Три телохранителя дремали на матрасах в шатре хана, но они были отделены от него легкой занавеской из китайского шелка.
— Сегодня холодная ночь, позволь, о великий, я укрою тебя этим мехом, — Сафат снял со своих плеч тулуп, который он купил некогда у купца Манина за один золотой.
Он бережно и ласково укрыл хана расшитым заячьим тулупом и сказал:
— В этом походе у тебя, о светлейший, было много прекрасных свершений. Но лучшим и самым гениальным из них была операция по захвату московитской лучницы. Неважно, что она кончилась не так, как ты хотел. Важно, что никто на свете не придумал бы такого великолепного решения — выкрасть хорошо охраняемую женщину из-под носа целого московского войска! Подумай об этой женщине перед сном… Прощай…
Сафат погладил старого хана по заячьему тулупу, накрывшему его маленькое старческое тело, и вышел.
Лагерь спокойно спал, часовые лениво ходили по периметру. Сафат подошел к часовому, стоящему на краю кустарника, спускавшемуся к берегу Дона.
— Все тихо? — спросил он.
— Тихо, — ответил часовой.
Сафат ударил его ножом под лопатку, точно в сердце и, хоть тот упал без звука, на всякий случай закрыл ему рот.
Потом сложил руки раковиной и пропел ночной птицей.
Через минуту из зарослей вышел хан Ибак.
— Он там, — указал на шатер Ахмата Сафат.
— Там еще кто-то есть?
— Да, трое охранников. Но они крепко спят. Я угостил их чем нужно.
— Где Ахмат?
— Ты легко узнаешь его, — улыбнулся Сафат, — он укрыт расшитым заячьим тулупом.

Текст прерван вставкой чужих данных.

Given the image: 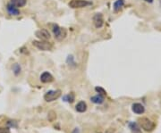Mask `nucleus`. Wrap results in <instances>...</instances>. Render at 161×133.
Here are the masks:
<instances>
[{
    "label": "nucleus",
    "mask_w": 161,
    "mask_h": 133,
    "mask_svg": "<svg viewBox=\"0 0 161 133\" xmlns=\"http://www.w3.org/2000/svg\"><path fill=\"white\" fill-rule=\"evenodd\" d=\"M27 3V0H10V5L19 8V7H23Z\"/></svg>",
    "instance_id": "nucleus-10"
},
{
    "label": "nucleus",
    "mask_w": 161,
    "mask_h": 133,
    "mask_svg": "<svg viewBox=\"0 0 161 133\" xmlns=\"http://www.w3.org/2000/svg\"><path fill=\"white\" fill-rule=\"evenodd\" d=\"M35 36L40 40H49L50 38V34H49V30H47L45 29H41L36 30L35 31Z\"/></svg>",
    "instance_id": "nucleus-6"
},
{
    "label": "nucleus",
    "mask_w": 161,
    "mask_h": 133,
    "mask_svg": "<svg viewBox=\"0 0 161 133\" xmlns=\"http://www.w3.org/2000/svg\"><path fill=\"white\" fill-rule=\"evenodd\" d=\"M0 133H11L8 128H0Z\"/></svg>",
    "instance_id": "nucleus-19"
},
{
    "label": "nucleus",
    "mask_w": 161,
    "mask_h": 133,
    "mask_svg": "<svg viewBox=\"0 0 161 133\" xmlns=\"http://www.w3.org/2000/svg\"><path fill=\"white\" fill-rule=\"evenodd\" d=\"M95 90H96L97 92H99V94H100V95L104 96L107 95V92H106V90H105L104 88H100V87H96V88H95Z\"/></svg>",
    "instance_id": "nucleus-18"
},
{
    "label": "nucleus",
    "mask_w": 161,
    "mask_h": 133,
    "mask_svg": "<svg viewBox=\"0 0 161 133\" xmlns=\"http://www.w3.org/2000/svg\"><path fill=\"white\" fill-rule=\"evenodd\" d=\"M61 96V90L57 89V90H49L44 95V99L47 102H52L57 99H58Z\"/></svg>",
    "instance_id": "nucleus-5"
},
{
    "label": "nucleus",
    "mask_w": 161,
    "mask_h": 133,
    "mask_svg": "<svg viewBox=\"0 0 161 133\" xmlns=\"http://www.w3.org/2000/svg\"><path fill=\"white\" fill-rule=\"evenodd\" d=\"M91 102H92V103H94V104L100 105V104H102V103L104 102L105 97H104V96L100 95V94H99V95H96V96H91Z\"/></svg>",
    "instance_id": "nucleus-11"
},
{
    "label": "nucleus",
    "mask_w": 161,
    "mask_h": 133,
    "mask_svg": "<svg viewBox=\"0 0 161 133\" xmlns=\"http://www.w3.org/2000/svg\"><path fill=\"white\" fill-rule=\"evenodd\" d=\"M132 110L134 114H142L145 112L144 106L141 105V103H134L132 105Z\"/></svg>",
    "instance_id": "nucleus-9"
},
{
    "label": "nucleus",
    "mask_w": 161,
    "mask_h": 133,
    "mask_svg": "<svg viewBox=\"0 0 161 133\" xmlns=\"http://www.w3.org/2000/svg\"><path fill=\"white\" fill-rule=\"evenodd\" d=\"M146 2H148V3H152L153 2V0H145Z\"/></svg>",
    "instance_id": "nucleus-20"
},
{
    "label": "nucleus",
    "mask_w": 161,
    "mask_h": 133,
    "mask_svg": "<svg viewBox=\"0 0 161 133\" xmlns=\"http://www.w3.org/2000/svg\"><path fill=\"white\" fill-rule=\"evenodd\" d=\"M6 9H7V12H8V14H11V15H14V16H17V15H19L20 14V11L18 10V8H16V7H14V6H13L12 5L10 4H8L7 5V6H6Z\"/></svg>",
    "instance_id": "nucleus-12"
},
{
    "label": "nucleus",
    "mask_w": 161,
    "mask_h": 133,
    "mask_svg": "<svg viewBox=\"0 0 161 133\" xmlns=\"http://www.w3.org/2000/svg\"><path fill=\"white\" fill-rule=\"evenodd\" d=\"M93 24L94 26L97 29L101 28L104 24V18H103V15L100 13H97L94 14L93 16Z\"/></svg>",
    "instance_id": "nucleus-7"
},
{
    "label": "nucleus",
    "mask_w": 161,
    "mask_h": 133,
    "mask_svg": "<svg viewBox=\"0 0 161 133\" xmlns=\"http://www.w3.org/2000/svg\"><path fill=\"white\" fill-rule=\"evenodd\" d=\"M138 122H139V126L146 131H152L156 127V124L147 117H141L138 120Z\"/></svg>",
    "instance_id": "nucleus-1"
},
{
    "label": "nucleus",
    "mask_w": 161,
    "mask_h": 133,
    "mask_svg": "<svg viewBox=\"0 0 161 133\" xmlns=\"http://www.w3.org/2000/svg\"><path fill=\"white\" fill-rule=\"evenodd\" d=\"M32 45L42 51H49L53 48V44L49 42V40H33Z\"/></svg>",
    "instance_id": "nucleus-2"
},
{
    "label": "nucleus",
    "mask_w": 161,
    "mask_h": 133,
    "mask_svg": "<svg viewBox=\"0 0 161 133\" xmlns=\"http://www.w3.org/2000/svg\"><path fill=\"white\" fill-rule=\"evenodd\" d=\"M124 5V0H116V1L114 3V6H113L114 11H115L116 13L119 12V11L123 8Z\"/></svg>",
    "instance_id": "nucleus-15"
},
{
    "label": "nucleus",
    "mask_w": 161,
    "mask_h": 133,
    "mask_svg": "<svg viewBox=\"0 0 161 133\" xmlns=\"http://www.w3.org/2000/svg\"><path fill=\"white\" fill-rule=\"evenodd\" d=\"M128 125H129V128L131 130L132 133H142L141 132V127L138 125V123H130Z\"/></svg>",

— Хорошо, — просто сказал Ибак и спокойно направился к шатру Ахмата.
Сафат вошел в соседний шатер и разбудил Чулпан.
— Пойдем со мной, девушка, — сказал он и, потащив ее к зарослям, отпустил. — Немедленно уходи отсюда. Через пять минут здесь не останется ни одного живого из тех, кого ты знаешь. Как, ты говорила, фамилия того великана, который спас тебе жизнь?
— Бартенев, — белыми, дрожащими губами прошептала Чулпан.
— Хорошо, что ты помнишь, — сказал Сафат и толкнул девушку вниз.
Она покатилась с обрыва, а Сафат вернулся к шатру хана.
Навстречу ему из шатра вышел Ибак.
Он широко улыбался и держал в руке голову хана Ахмата.
Голова хана была лысой, и потому Ибак держал ее за длинные волосы, свисающие с затылка, вытянув вперед руку, чтобы не запачкаться кровью, которая обильно текла из шеи.
— Это он? — спросил Ибак, протягивая голову прямо к лицу Сафата.
Сафат посмотрел в полузакрытые мертвые глаза хана Ахмата, подумал о Настеньке и испытал чувство спокойствия и удовлетворения.
— Да, — подтвердил он.
— Возьмешь для московского Ивана? — спросил Ибак.
— Не надо, он мне и так поверит, — ответил Сафат.
— Ну и отлично! — сказал Ибак и, отшвырнув голову великого хана в кусты, громко и пронзительно свистнул.
На поляну ворвалась бешеная стая ногайских волков, и через четверть часа никого из воинов покойного хана Ахмата в живых не осталось.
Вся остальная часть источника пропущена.